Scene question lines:

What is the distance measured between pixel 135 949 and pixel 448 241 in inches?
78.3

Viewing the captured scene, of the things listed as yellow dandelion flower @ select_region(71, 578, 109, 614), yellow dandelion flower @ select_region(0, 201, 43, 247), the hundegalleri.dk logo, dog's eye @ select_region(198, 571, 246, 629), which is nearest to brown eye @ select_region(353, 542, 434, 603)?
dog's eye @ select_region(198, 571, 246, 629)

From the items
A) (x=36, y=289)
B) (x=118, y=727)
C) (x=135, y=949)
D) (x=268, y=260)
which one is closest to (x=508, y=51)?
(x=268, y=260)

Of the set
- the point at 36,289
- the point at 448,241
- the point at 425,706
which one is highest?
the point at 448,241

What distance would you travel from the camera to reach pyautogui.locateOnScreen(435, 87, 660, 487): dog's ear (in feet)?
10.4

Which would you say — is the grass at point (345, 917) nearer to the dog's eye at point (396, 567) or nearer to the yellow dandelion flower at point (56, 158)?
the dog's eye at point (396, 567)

= Exercise description =
Return the lines above without any changes, starting at the line containing "Viewing the captured" and ending at the last line.

= The reply =
Viewing the captured scene, of the things listed as yellow dandelion flower @ select_region(71, 578, 109, 614), yellow dandelion flower @ select_region(0, 201, 43, 247), the hundegalleri.dk logo, dog's eye @ select_region(198, 571, 246, 629), which is nearest to brown eye @ select_region(353, 542, 434, 603)?
dog's eye @ select_region(198, 571, 246, 629)

From the items
A) (x=36, y=289)
B) (x=118, y=727)
C) (x=135, y=949)
D) (x=268, y=260)
which one is closest to (x=508, y=51)?
(x=268, y=260)

Of the set
- the point at 36,289
- the point at 448,241
- the point at 425,706
which one is highest?
the point at 448,241

What distance would you travel from the camera to reach pyautogui.locateOnScreen(435, 87, 660, 487): dog's ear (in feet)?
10.4

Which would you say — is the grass at point (345, 917) nearer to the dog's eye at point (396, 567) or nearer to the yellow dandelion flower at point (56, 158)?
the dog's eye at point (396, 567)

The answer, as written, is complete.